§ **Task**
Could you copy all of the data below word for word, leaving the pictures out of your answer?

§ **Dataset content**
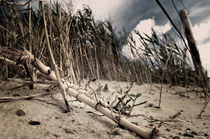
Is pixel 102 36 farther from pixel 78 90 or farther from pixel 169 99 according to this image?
pixel 78 90

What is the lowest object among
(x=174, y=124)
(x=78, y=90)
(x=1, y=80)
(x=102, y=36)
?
(x=174, y=124)

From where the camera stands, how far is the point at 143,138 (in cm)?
77

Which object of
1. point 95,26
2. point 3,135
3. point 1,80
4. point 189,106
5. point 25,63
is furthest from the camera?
point 95,26

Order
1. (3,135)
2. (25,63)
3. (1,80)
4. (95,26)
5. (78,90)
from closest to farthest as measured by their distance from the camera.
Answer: (3,135) < (25,63) < (78,90) < (1,80) < (95,26)

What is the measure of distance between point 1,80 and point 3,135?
1.00 meters

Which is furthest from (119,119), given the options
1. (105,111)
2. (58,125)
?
(58,125)

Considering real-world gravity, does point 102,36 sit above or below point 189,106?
above

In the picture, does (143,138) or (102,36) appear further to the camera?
(102,36)

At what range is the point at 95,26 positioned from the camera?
9.97 ft

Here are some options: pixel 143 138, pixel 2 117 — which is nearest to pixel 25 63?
pixel 2 117

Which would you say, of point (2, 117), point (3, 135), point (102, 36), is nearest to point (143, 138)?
point (3, 135)

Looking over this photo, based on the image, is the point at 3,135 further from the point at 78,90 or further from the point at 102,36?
the point at 102,36

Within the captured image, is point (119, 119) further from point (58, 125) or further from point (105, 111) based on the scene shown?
point (58, 125)

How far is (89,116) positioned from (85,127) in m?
0.17
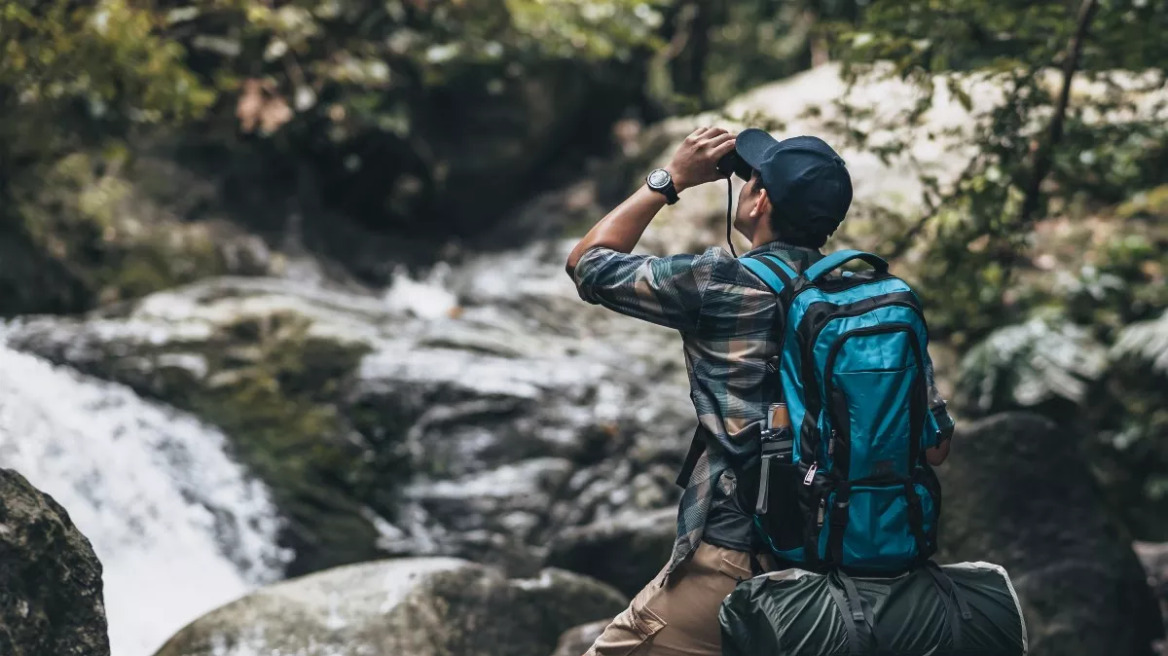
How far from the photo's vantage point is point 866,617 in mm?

§ **Correct result**
Is pixel 102 36 farther from pixel 78 90 or farther from pixel 169 99 according to this image?
pixel 78 90

What is the lowest object among
(x=174, y=124)
(x=78, y=90)
(x=1, y=80)
(x=102, y=36)
?
(x=174, y=124)

From where the camera stands, how far is the point at 143,138 (in cm)?
77

Which object of
1. point 95,26
2. point 3,135
3. point 1,80
4. point 189,106
5. point 25,63
is furthest from the camera?
point 95,26

Order
1. (3,135)
2. (25,63)
3. (1,80)
4. (95,26)
5. (78,90)
from closest to farthest as measured by their distance from the camera.
Answer: (3,135) < (25,63) < (78,90) < (1,80) < (95,26)

What is the measure of distance between point 1,80 and point 3,135?
1.00 meters

Which is furthest from (119,119), given the options
1. (105,111)
2. (58,125)
?
(58,125)

Considering real-world gravity, does point 102,36 sit above or below point 189,106?
above

In the picture, does (143,138) or (102,36) appear further to the camera?
(102,36)

At what range is the point at 95,26 positioned from the camera?
9.97 ft

Here are some options: pixel 143 138, pixel 2 117 — which is nearest to pixel 25 63?
pixel 2 117

Which would you say, of point (2, 117), point (3, 135), point (102, 36), is nearest to point (143, 138)?
point (3, 135)

Looking over this photo, based on the image, is the point at 3,135 further from the point at 78,90 or further from the point at 102,36?
the point at 102,36

Within the captured image, is point (119, 119) further from point (58, 125) or further from point (105, 111) based on the scene shown?
point (58, 125)

How far is (89,116) positioned from (85,127) in m?
0.17
How far from the photo's vantage point is point 866,617 in mm?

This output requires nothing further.